The pipeline will then execute the logic defined in the Data Flow Specifications.

Ignoring Validation Errors

Ignoring validation errors can be useful when iterating in Dev or SIT environments and you want to focus on specific Data Flow Specs (selected by your pipeline filters), without being blocked by validation errors.

You can ignore validation errors by setting the pipeline.ignoreValidationErrors configuration to True.

You can do this in the pipeline resource YAML file or via the Databricks UI in the Spark Declarative Pipeline Settings.

resources:
    pipelines:
        dlt_framework_samples_bronze_base_pipeline:
        name: Lakeflow Framework Samples - Bronze - Base Pipeline (${var.logical_env})
        channel: CURRENT
        serverless: true
        catalog: ${var.catalog}
        schema: ${var.schema}
        libraries:
            - notebook:
                path: ${var.framework_source_path}/dlt_pipeline

        configuration:
            bundle.sourcePath: ${workspace.file_path}/src
            bundle.target: ${bundle.target}
            framework.sourcePath: ${var.framework_source_path}
            workspace.host: ${var.workspace_host}
            pipeline.layer: ${var.layer}
            logicalEnv: ${var.logical_env}
            pipeline.dataFlowGroupFilter: base_samples
            pipeline.ignoreValidationErrors: True

Validation via CI/CD

You can validate Data Flow Specification *_main.json files in CI without running a Spark Declarative Pipeline. The framework repository includes a scripts/validate_dataflows.py script: run it from a checkout of Lakeflow Framework repo so it can load JSON Schemas (under src/schemas/) and optional dataflow spec version mappings, then point it at a directory or single *_main.json in your pipeline bundle or monorepo.

Validating in GitHub Actions

If you are using GitHub Actions for your CI/CD pipelines, you can use the composite action in this repository at .github/actions/validate-dataflows/action.yaml. It installs Python and jsonschema and invokes scripts/validate_dataflows.py for you without needing to explicitly checkout the Lakeflow Framework repo.

Requirements

  • Check out your repository (the pipeline bundle or project that contains the dataflow specs) before running the action, so the path input resolves under github.workspace.

  • The action installs Python and jsonschema, then runs the validator with your chosen options.

Inputs

Input

Description

path

Directory or single *_main.json file to validate, relative to the workflow workspace. Default: .

no-mapping

If true, skip dataflow spec version mapping (strict validation only). Default: false

verbose

If true, enables verbose script output (-v). Default: false

Example workflow

jobs:
  validate-dataflows:
    runs-on: ubuntu-latest
    steps:
      - uses: actions/checkout@v4

      - uses: databricks-solutions/lakeflow_framework/.github/actions/validate-dataflows@main
        with:
          path: src
          # no-mapping: 'false'
          # verbose: 'false'

The uses line can reference the databricks-solutions/lakeflow_framework (upstream) or your organisation’s fork/clone of the Lakeflow Framework repository.
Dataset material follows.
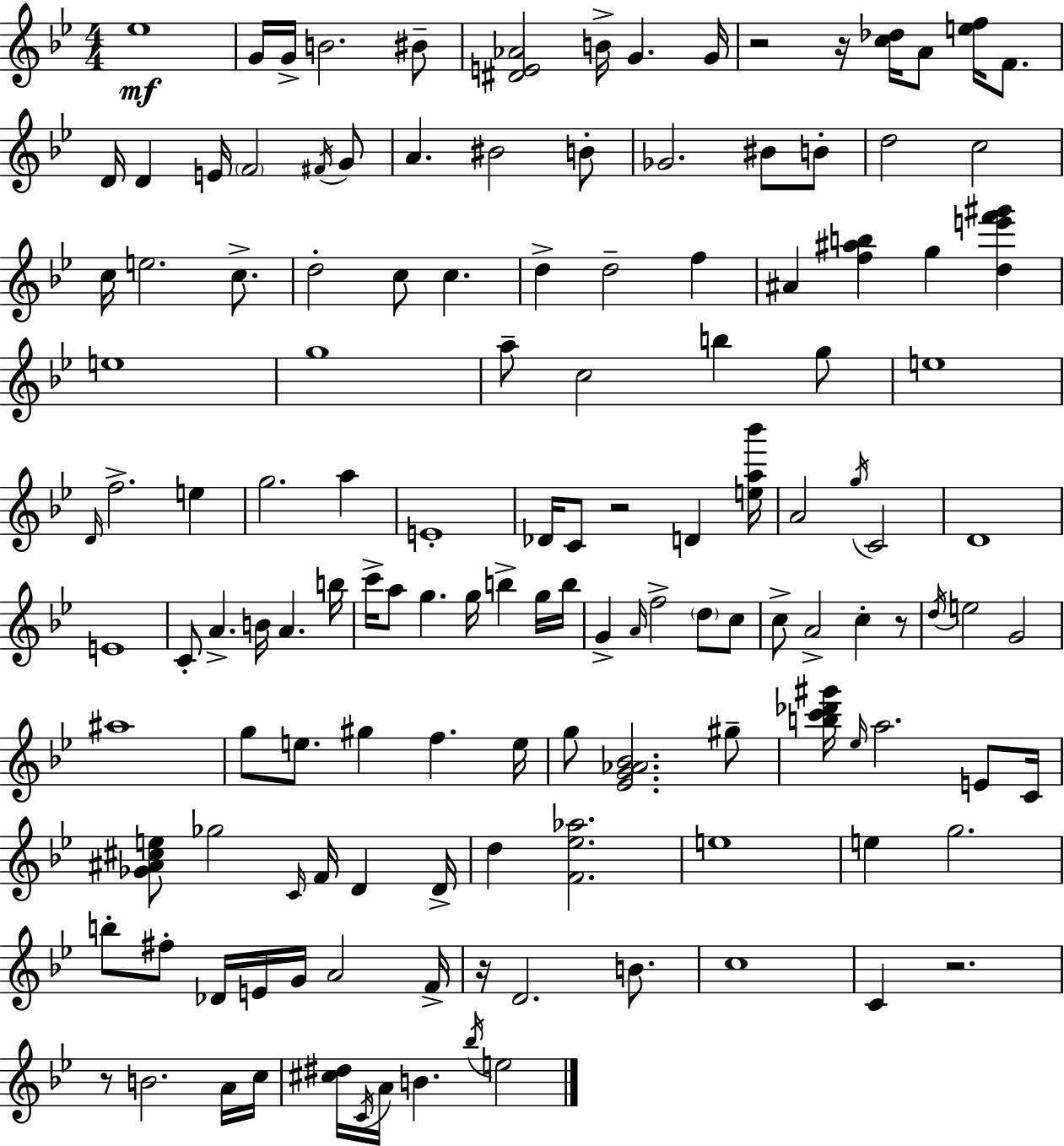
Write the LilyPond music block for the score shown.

The path .github/actions/validate-dataflows is the same; set the owner and pin @<ref> to a tag or commit that exists on whichever repository you rely on.

Pin to a tag or a commit instead of a moving branch for reproducible CI (e.g., replace @main with @v0.11.0).

Note

If the framework repository is private, ensure the calling workflow has permission to read it (for example contents: read and access via the default GITHUB_TOKEN or a PAT as required by your org).